Bom, e de onde vem o fantástico? Embora Cecília aceite em determinado momento que anjos existem, assim como Deus, ela permanece descrente durante parte do livro – o que caracteriza o limiar que falei anteriormente. Mais importante que isso, a dúvida sobre o real/irreal parece mais tangível quando penso nos leitores do livro. Em todas as resenhas sobre o livro que encontrei, e ao conversar com algumas pessoas que leram o livro, não se encontra nenhuma menção ao que falarei adiante; todos consideram que o anjo Ariel seja real dentro do mundo fictício que Jostein Gaarder contrói no livro. No entanto, o decorrer da trama tem indícios que sugerem o contrário. Aparentemente, Ariel nunca existiu se não na mente de Cecília (o que não é, necessariamente, inexistir), podendo ser a maneira como o corpo/inconsciente da menina formulou para fazê-la aceitar e compreender melhor o que estava lhe acontecendo e o que viria adiante. Sendo produto da imaginação ou do inconsciente de Cecília, ele existia dentro do mundo (ou dos sonhos) de Cecília, mas não na porção que não pertencia à garota (o que lhe era externo). Algumas das bases para essa teoria é o nome do anjo ser o oposto do vale bem em frente à casa da menina (Leira), falar sempre de assuntos que a menina dominava (como astronomia), aparecer sempre após que ela dormia.
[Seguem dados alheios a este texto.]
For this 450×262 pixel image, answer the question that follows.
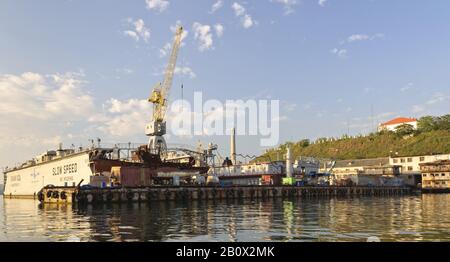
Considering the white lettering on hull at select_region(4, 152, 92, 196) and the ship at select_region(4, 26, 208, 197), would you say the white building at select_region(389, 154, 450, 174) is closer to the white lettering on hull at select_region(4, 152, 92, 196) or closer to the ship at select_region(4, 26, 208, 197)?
the ship at select_region(4, 26, 208, 197)

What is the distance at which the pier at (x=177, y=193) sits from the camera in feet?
243

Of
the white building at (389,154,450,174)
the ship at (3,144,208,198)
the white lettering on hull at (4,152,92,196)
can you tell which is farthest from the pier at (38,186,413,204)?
the white building at (389,154,450,174)

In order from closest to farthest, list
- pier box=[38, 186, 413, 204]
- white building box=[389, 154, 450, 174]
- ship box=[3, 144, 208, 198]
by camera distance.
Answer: pier box=[38, 186, 413, 204] → ship box=[3, 144, 208, 198] → white building box=[389, 154, 450, 174]

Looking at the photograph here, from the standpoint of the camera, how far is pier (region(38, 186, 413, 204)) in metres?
74.0

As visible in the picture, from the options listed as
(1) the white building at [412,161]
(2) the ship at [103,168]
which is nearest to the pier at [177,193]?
(2) the ship at [103,168]

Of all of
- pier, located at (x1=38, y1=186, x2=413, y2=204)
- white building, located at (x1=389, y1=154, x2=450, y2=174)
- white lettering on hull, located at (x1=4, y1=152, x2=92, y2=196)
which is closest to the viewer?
pier, located at (x1=38, y1=186, x2=413, y2=204)

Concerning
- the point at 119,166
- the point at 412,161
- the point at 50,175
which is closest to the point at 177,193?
the point at 119,166

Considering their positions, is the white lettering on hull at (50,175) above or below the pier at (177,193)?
above

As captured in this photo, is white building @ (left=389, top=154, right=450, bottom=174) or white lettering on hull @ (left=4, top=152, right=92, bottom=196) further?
white building @ (left=389, top=154, right=450, bottom=174)

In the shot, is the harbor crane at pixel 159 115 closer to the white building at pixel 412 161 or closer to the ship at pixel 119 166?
the ship at pixel 119 166
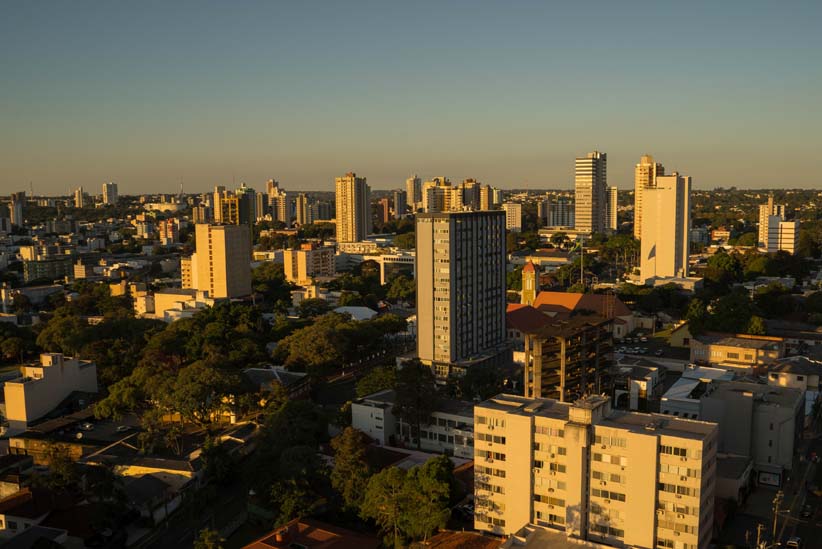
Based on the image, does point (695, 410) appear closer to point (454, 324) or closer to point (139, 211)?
point (454, 324)

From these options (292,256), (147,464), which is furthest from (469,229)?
(292,256)

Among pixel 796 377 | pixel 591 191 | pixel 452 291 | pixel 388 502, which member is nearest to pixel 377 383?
pixel 452 291

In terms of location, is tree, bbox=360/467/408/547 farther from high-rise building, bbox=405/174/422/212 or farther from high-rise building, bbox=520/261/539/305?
high-rise building, bbox=405/174/422/212

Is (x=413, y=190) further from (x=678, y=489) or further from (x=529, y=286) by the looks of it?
(x=678, y=489)

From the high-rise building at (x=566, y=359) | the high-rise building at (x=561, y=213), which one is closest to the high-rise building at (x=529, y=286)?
the high-rise building at (x=566, y=359)

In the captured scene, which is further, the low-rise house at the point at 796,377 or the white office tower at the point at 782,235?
the white office tower at the point at 782,235

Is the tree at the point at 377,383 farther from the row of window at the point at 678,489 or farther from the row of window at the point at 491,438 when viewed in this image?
the row of window at the point at 678,489

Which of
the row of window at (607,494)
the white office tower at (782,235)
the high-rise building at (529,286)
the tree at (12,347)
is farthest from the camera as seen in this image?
the white office tower at (782,235)
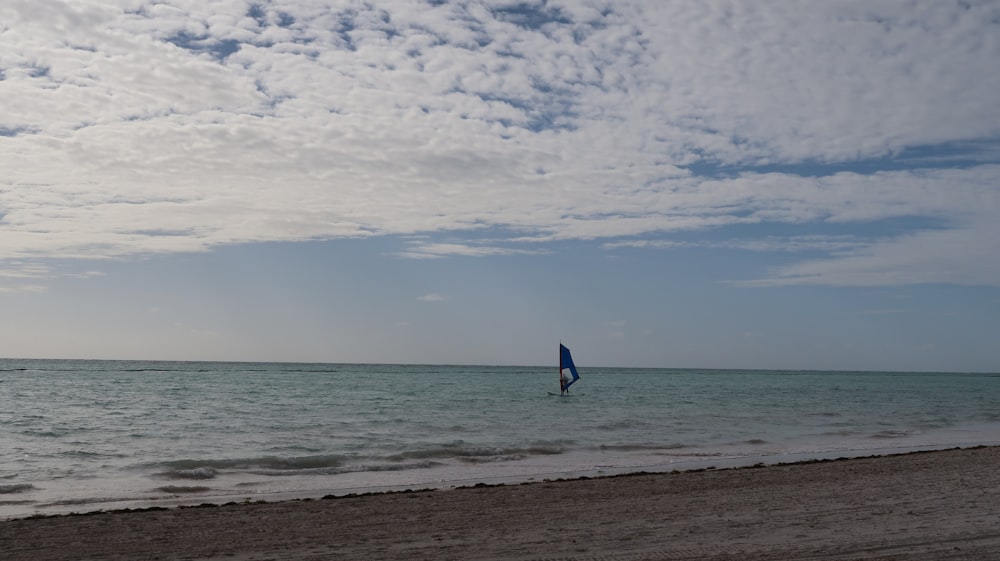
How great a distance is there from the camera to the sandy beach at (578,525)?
7.48 m

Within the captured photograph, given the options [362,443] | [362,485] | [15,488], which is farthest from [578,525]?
[362,443]

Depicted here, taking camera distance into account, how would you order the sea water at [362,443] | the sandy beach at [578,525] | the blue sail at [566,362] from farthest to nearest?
the blue sail at [566,362] → the sea water at [362,443] → the sandy beach at [578,525]

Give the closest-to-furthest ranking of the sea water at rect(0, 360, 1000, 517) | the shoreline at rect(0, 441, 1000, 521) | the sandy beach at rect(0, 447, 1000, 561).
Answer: the sandy beach at rect(0, 447, 1000, 561) < the shoreline at rect(0, 441, 1000, 521) < the sea water at rect(0, 360, 1000, 517)

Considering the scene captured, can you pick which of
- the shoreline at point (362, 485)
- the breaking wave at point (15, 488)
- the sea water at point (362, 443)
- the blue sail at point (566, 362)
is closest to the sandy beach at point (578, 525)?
the shoreline at point (362, 485)

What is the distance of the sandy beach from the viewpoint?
7.48m

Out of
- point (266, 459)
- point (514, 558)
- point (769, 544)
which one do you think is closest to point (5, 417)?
point (266, 459)

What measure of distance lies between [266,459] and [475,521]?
8003 millimetres

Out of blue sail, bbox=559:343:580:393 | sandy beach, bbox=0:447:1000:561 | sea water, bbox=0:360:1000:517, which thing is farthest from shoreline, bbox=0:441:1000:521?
blue sail, bbox=559:343:580:393

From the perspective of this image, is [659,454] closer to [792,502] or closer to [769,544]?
[792,502]

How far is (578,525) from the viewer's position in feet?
28.5

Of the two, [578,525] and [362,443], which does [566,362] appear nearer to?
[362,443]

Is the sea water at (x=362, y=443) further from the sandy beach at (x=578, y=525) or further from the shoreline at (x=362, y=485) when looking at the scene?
the sandy beach at (x=578, y=525)

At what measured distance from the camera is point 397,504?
407 inches

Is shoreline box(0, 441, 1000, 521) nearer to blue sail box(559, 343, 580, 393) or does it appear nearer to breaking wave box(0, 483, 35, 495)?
breaking wave box(0, 483, 35, 495)
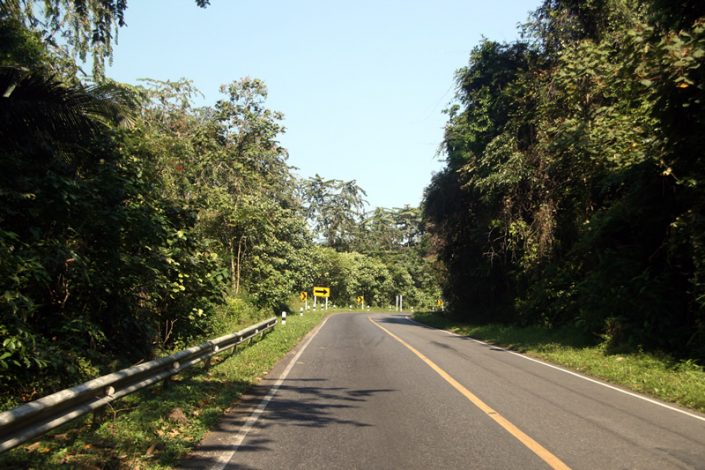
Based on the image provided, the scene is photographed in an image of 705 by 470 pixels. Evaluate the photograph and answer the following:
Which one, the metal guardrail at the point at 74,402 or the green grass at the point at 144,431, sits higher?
the metal guardrail at the point at 74,402

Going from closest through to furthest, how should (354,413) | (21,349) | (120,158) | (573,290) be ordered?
(21,349) → (354,413) → (120,158) → (573,290)

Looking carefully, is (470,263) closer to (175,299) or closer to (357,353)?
(357,353)

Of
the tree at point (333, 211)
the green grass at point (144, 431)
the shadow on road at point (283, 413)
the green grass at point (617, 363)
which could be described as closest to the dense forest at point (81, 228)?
the green grass at point (144, 431)

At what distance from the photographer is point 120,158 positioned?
416 inches

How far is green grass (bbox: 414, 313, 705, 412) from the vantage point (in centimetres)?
976

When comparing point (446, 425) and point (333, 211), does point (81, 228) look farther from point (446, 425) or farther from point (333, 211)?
point (333, 211)

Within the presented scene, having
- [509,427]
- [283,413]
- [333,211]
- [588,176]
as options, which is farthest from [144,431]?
[333,211]

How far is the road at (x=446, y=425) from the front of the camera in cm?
554

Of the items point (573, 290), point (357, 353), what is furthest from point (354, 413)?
point (573, 290)

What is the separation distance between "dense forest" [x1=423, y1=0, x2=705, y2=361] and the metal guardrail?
9786 millimetres

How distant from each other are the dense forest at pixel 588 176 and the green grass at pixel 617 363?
1.94 feet

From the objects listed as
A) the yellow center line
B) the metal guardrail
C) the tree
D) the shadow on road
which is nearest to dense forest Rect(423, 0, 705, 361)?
the yellow center line

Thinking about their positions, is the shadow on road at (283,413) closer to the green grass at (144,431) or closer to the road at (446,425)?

Mas o livro dá pouca margem para definir se o anjo é real apenas na mente de Cecília ou se para todo o universo fictício do livro – minha visão é um pouco mais cética, embora eu ache que tomar a existência de anjos como real apenas para Cecília atribua um valor literário e filosófico maior para o livro do que assumir que o anjo é real no universo. Se assumirmos que ele é produto da imaginação de Cecília, entramos numa discussão filosófica mais profunda do que aquelas mais obviamente expostas no livro: O que é real?
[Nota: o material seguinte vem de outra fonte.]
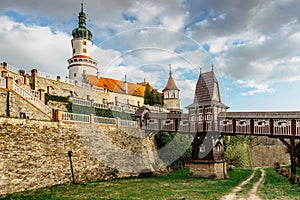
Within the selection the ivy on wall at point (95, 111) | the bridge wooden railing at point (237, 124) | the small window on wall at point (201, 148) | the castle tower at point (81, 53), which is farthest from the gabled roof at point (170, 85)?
the small window on wall at point (201, 148)

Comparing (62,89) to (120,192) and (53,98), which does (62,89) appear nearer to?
(53,98)

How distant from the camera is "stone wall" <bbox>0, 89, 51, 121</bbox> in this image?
15.4 meters

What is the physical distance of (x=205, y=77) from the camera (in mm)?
21969

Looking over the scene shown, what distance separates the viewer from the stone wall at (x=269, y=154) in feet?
121

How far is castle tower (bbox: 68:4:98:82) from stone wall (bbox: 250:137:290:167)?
31.6m

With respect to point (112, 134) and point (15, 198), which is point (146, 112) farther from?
point (15, 198)

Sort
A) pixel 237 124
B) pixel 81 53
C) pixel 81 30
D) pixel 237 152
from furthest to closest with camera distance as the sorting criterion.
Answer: pixel 81 30, pixel 81 53, pixel 237 152, pixel 237 124

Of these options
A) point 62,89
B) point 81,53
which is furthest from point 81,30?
point 62,89

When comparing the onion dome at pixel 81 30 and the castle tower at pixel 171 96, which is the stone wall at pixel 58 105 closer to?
the castle tower at pixel 171 96

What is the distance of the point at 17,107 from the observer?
52.3ft

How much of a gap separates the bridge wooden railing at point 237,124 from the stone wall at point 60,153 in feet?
9.27

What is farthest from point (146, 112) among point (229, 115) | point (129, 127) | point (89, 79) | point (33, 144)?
point (89, 79)

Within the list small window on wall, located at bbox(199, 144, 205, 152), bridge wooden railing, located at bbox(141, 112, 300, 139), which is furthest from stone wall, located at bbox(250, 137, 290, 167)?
small window on wall, located at bbox(199, 144, 205, 152)

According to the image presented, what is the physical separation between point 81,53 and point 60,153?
3620 centimetres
Daí parte um universo de outras questões que rondam o pensamento filosófico: o real existe independente da minha visão? O universo é restrito ao meu mundo? O próprio livro aborda estas questões, ao falar de sonhos.
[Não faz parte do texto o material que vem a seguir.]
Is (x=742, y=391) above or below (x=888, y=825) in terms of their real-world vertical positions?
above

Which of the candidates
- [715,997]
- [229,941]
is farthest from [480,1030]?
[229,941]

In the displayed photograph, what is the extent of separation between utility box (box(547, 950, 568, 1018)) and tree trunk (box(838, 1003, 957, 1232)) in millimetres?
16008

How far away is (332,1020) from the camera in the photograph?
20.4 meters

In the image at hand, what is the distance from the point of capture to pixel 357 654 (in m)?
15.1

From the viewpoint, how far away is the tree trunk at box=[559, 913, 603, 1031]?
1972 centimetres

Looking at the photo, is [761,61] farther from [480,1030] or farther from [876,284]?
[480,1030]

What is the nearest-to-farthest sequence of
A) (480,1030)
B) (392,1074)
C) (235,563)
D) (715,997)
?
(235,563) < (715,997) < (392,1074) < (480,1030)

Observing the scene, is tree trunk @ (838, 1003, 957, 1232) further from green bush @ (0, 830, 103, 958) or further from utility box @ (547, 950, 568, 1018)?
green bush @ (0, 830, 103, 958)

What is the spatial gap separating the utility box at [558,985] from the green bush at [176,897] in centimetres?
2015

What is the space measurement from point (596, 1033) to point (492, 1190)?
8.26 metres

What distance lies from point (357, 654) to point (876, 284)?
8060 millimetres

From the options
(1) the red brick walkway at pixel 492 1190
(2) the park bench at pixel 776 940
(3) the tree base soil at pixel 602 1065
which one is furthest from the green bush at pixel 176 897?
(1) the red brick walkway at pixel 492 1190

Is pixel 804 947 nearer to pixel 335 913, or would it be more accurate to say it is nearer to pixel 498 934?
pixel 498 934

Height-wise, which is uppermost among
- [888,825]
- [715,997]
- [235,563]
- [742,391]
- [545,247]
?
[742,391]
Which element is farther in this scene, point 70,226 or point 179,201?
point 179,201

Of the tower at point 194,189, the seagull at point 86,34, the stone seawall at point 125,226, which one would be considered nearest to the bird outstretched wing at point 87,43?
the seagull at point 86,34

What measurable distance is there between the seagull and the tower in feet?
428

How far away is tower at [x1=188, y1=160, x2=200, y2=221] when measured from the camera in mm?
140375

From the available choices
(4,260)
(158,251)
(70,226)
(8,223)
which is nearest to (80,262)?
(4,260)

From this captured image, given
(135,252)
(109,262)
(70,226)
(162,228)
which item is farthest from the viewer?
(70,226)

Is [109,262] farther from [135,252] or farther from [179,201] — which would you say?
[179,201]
“Depois de uma longa noite posso acordar e acreditar que estive em Creta; e de certa forma estive mesmo lá, pois no sonho eu acredito que estou no lugar onde se passa o sonho.” (página 96)


Além de ser um livro recheado de filosofia, o que é tão característico de Jostein Gaarder graças à sua formação como professor da disciplina, o autor nos presenteia com uma estética estonteante. A narrativa é extremamente delicada e apresenta cenas tocantes do início ao fim, e alguns personagens que, embora não possuam uma participação muito ativa no desenvolvimento da trama, são memoráveis (como a avó de Cecília). Embora pareça melancólico em uma primeira impressão, já que retrata o definhamento gradual de uma criança, que na sua inocência acha que ficará boa ainda no inverno para que possa brincar na neve, o livro possui uma aura própria que destoa da melancolia pura. A curiosidade e energia de Cecília permeiam o enredo todo, e fazem com que sua pequena jornada filosófica com o anjo Ariel não seja apenas melancólica, mas bela e compreensível, até o momento em que ela atravessa o espelho.